Squire v. Capoeman

PETITIONER: Squire
RESPONDENT: Capoeman
LOCATION: Pittsburgh Party Headquarters

DOCKET NO.: 134
DECIDED BY: Warren Court (1955-1956)
LOWER COURT: United States Court of Appeals for the Ninth Circuit

CITATION: 351 US 1 (1956)
ARGUED: Jan 19, 1956
DECIDED: Apr 23, 1956

Facts of the case

Question

Media for Squire v. Capoeman

Audio Transcription for Oral Argument - January 19, 1956 (Part 2) in Squire v. Capoeman

Audio Transcription for Oral Argument - January 19, 1956 (Part 1) in Squire v. Capoeman

Earl Warren:

Number 134, Clark Squire, Collector of Internal Revenue for the District of Washington versus Horton Capoeman and Emma Capoeman, his wife.

Mr. Barber.

Charles F. Barber:

May it please the Court.

This case is here on certiorari from the Court of Appeals for the Ninth Circuit.

It is an income tax case.

The question is whether certain Indians are liable for income taxes on certain income.

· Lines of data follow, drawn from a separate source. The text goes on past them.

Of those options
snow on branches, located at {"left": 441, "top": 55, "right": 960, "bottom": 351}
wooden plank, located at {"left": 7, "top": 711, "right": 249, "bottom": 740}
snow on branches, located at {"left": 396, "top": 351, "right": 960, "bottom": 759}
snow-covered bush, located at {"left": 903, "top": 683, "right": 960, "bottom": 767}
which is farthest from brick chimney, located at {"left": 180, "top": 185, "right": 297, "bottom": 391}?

Taxpayers here are full-blooded Quinaielt Indians, husband and wife.

They belong to a group of Indians who have become respected members of the West Coast communities in which they live.

The relations between these Indians in the United States stem from a treaty entered into, between the United States and these Indians, in 1955 and 1956.

Pursuant to that treaty, some 200,000 acres of the Olympic Peninsula, along the Pacific Coast in the far northwest, were set aside for their exclusive use.

This area contains a stand of virgin timber, largely citrus spruce but with the important quantities of Douglas Fir, Hemlock, and other commercial timbers.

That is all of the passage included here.